What a cheery Christmas entry! I am feeling a little cranky because Christmas is over and we still haven’t celebrated it. I had thought it would feel good: that normally the fun would be over but instead ours was still coming. It does not feel good. It feels like this is a holiday that is enhanced by so many people doing the same things at the same time. It feels like we missed it, and that any celebration we do in two days will be a sham, like when you have stomach flu on your birthday and try to make up for it a week later. It’s not the actual day any more, and that matters.

Just as when you’re throwing up on your birthday, though, it’s still a special day. This is still a special day; it is still Christmas. Merry Christmas to all who celebrate it, in our way or in any of the many other possible ways. And merry good wishes to everyone else.

Christmas Eve

It is Christmas Eve! My family always celebrates Christmas on Christmas Eve night, so normally right now we would be back from our Christmas Light Drive and we would be starting to open presents. Instead I am here at my computer, finishing a bowl of soup. This year my brother and his wife are visiting both families, and her family is first this year, so our family is celebrating later this week when they can be with us.

This has given me a funny feeling all day. Everyone else is beginning their celebrations; I am eating soup and it is a regular day. This morning, while Paul was watching the kids in the playroom, I cleaned the toilet and sink and floor in the bathroom. It’s nice to have it all shiny in there, but it isn’t Christmassy.

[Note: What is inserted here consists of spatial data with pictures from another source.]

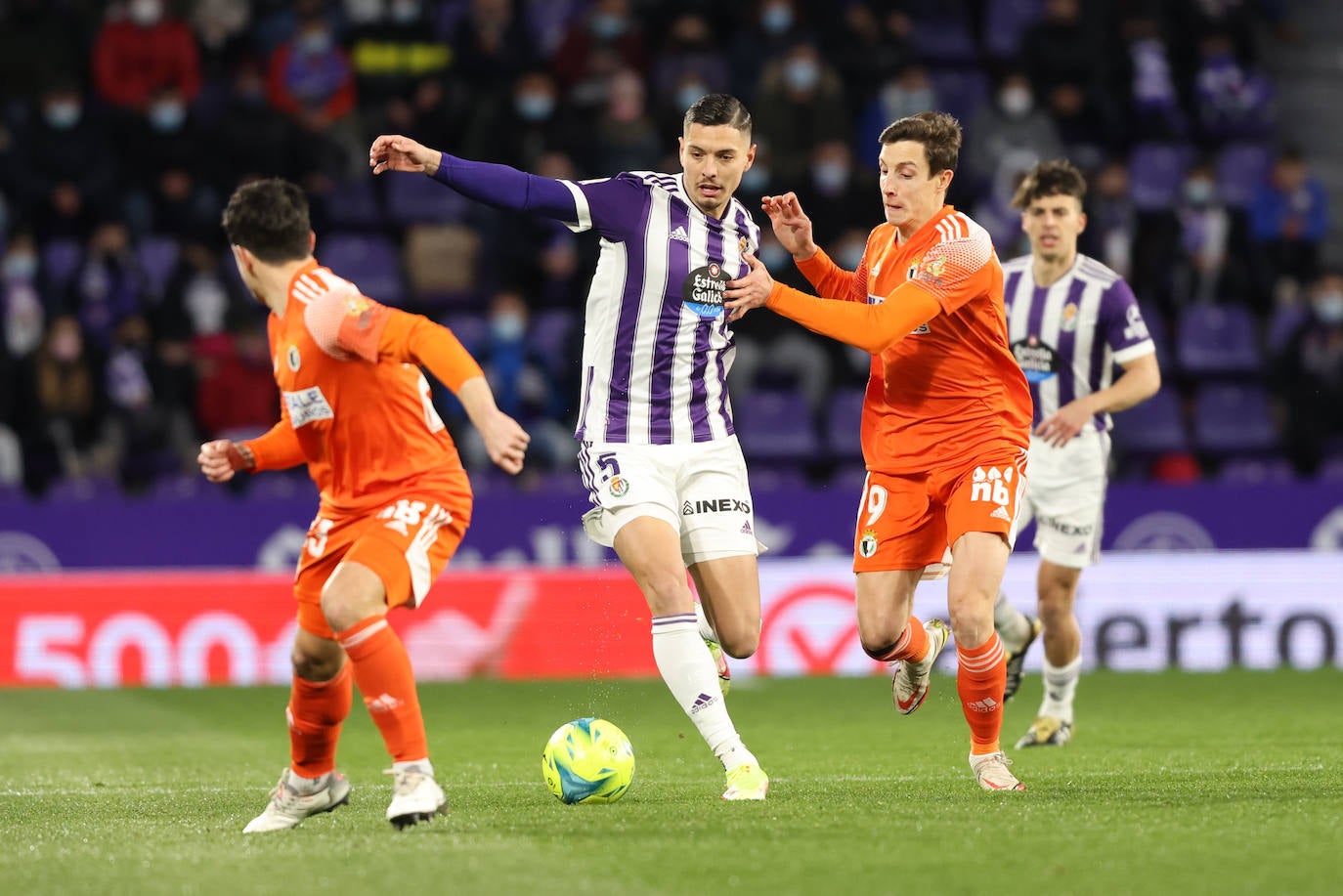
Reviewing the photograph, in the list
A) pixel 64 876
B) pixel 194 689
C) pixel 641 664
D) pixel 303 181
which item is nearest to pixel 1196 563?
pixel 641 664

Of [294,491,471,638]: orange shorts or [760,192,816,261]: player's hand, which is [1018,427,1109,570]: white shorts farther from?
[294,491,471,638]: orange shorts

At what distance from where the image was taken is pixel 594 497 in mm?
6875

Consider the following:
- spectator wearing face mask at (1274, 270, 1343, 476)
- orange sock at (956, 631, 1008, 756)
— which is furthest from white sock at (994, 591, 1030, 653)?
spectator wearing face mask at (1274, 270, 1343, 476)

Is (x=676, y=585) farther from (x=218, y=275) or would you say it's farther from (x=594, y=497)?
(x=218, y=275)

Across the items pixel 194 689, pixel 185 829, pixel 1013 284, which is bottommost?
pixel 194 689

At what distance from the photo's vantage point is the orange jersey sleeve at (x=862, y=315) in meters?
6.56

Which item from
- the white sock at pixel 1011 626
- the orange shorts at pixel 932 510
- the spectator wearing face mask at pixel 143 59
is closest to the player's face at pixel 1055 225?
the white sock at pixel 1011 626

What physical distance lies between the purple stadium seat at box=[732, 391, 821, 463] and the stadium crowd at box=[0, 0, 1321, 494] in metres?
0.02

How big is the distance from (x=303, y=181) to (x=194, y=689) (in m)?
5.15

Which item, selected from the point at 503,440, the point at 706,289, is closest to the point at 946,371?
the point at 706,289

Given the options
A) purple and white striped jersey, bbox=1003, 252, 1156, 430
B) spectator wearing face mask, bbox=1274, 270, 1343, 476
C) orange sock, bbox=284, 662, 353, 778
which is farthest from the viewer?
spectator wearing face mask, bbox=1274, 270, 1343, 476

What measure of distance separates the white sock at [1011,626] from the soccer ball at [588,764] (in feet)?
9.38

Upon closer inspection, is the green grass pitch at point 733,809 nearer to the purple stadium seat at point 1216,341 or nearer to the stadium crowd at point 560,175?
the stadium crowd at point 560,175

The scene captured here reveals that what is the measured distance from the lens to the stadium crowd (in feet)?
47.1
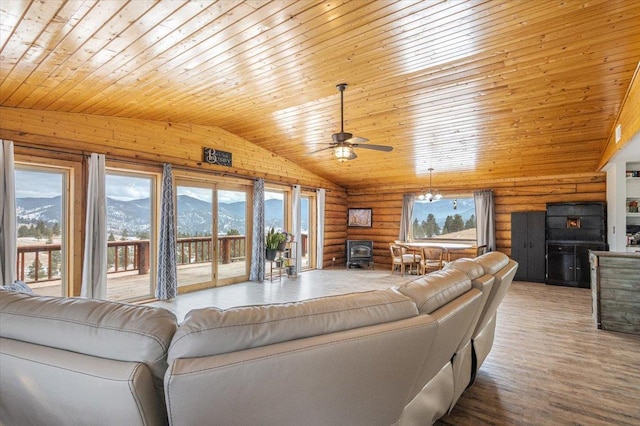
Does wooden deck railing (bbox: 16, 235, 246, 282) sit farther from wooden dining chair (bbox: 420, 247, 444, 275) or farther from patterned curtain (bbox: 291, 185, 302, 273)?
wooden dining chair (bbox: 420, 247, 444, 275)

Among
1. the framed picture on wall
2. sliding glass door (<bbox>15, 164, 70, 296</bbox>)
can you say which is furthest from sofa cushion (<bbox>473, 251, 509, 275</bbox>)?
the framed picture on wall

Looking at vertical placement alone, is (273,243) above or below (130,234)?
below

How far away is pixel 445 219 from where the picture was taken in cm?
934

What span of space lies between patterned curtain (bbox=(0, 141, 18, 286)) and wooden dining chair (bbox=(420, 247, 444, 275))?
707 centimetres

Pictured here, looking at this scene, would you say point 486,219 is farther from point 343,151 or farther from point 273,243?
point 343,151

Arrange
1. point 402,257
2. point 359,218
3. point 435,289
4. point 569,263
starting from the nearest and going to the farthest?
point 435,289 → point 569,263 → point 402,257 → point 359,218

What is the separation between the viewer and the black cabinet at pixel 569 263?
6594 millimetres

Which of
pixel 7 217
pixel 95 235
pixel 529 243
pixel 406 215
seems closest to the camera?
pixel 7 217

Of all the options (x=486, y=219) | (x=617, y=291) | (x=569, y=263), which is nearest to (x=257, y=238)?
(x=486, y=219)

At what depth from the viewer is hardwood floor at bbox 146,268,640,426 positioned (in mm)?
2283

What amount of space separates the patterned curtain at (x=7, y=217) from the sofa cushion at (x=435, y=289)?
4.53 metres

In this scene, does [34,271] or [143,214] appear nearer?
[34,271]

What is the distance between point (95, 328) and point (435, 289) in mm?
1512

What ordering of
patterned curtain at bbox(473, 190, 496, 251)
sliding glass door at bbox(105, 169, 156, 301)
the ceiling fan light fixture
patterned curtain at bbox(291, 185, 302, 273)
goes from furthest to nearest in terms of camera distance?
patterned curtain at bbox(291, 185, 302, 273)
patterned curtain at bbox(473, 190, 496, 251)
sliding glass door at bbox(105, 169, 156, 301)
the ceiling fan light fixture
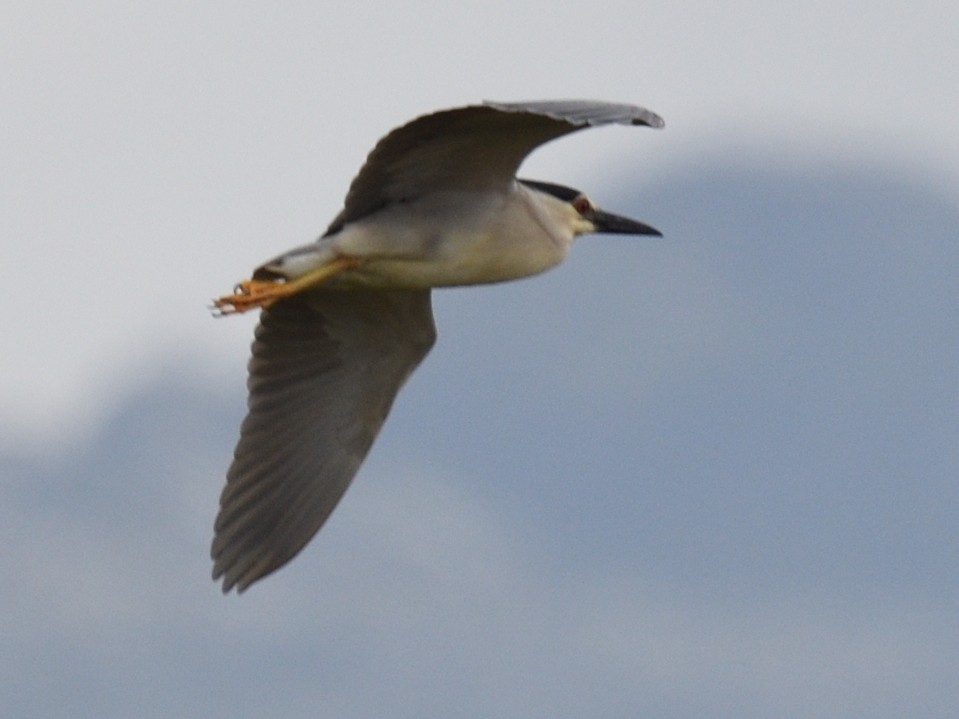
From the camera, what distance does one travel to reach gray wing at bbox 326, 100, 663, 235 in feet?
42.2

Well, while everyone else is suffering post-holiday funk, looking dismally at the heaps of trash and toys and listening to the pitter-pat of needles falling off the tree, we will be just starting on our piles of shiny presents. And then joining you in the post-holiday funk.

Clumsy

I have been so clumsy. My jeans are bootcuts that are nearly flares, and I keep getting the toe of one shoe snagged in the flare of the other pant leg. I go right down hard on my hands and knees, or else I manage to fling out my arms in time to catch a railing and hit my chin on it. There’s no saving this kind of tripping, it is only about limiting the damage. One day I will trip while carrying a baby, and I will finally have an answer to my frettings about what if that happened. In the hopes of not finding out, I walk bowlegged like a cowboy whenever I’m carrying anyone else, and I hold the baby in what I think of as a “crash position”: held so that I could continue to hold on to the baby with one arm even if I had to catch us with the other arm. These are the same jeans I wore pre-pregnancy, and I did not trip on them then.

A few days ago I ran into a door. I was glad I didn’t need medical attention: imagine trying to explain to a doctor that no, seriously, I ran into a door, REALLY, my husband wasn’t even home. When I’d heard that excuse used by battered women in movies, I’d always wondered why they used that one–because, how do you run into a door? Here’s how: you open a spring-hinged wood-trimmed screen door confidently, swinging it hard open so you can dart through before it slams behind you; you accidentally get your other foot in the way of the door’s opening, so the door bounces off that foot and slams back into your face as your face precedes your body through it. My ear was neon pink and had a huge white welt on it. The pain made me realize I would never be a boxer or even a casual street fighter. I sent up a thankful thought to whoever it was who made it so I have to have c-sections and will never experience labor unless there is a terrible blizzard and I am snowed in and have to deliver my baby myself onto a plastic garbage bag covered in the set of sheets that got caught in the hinges of the hope chest when they were nearly new and so even though they’re ripped I can’t stand to throw them out because they are otherwise perfect.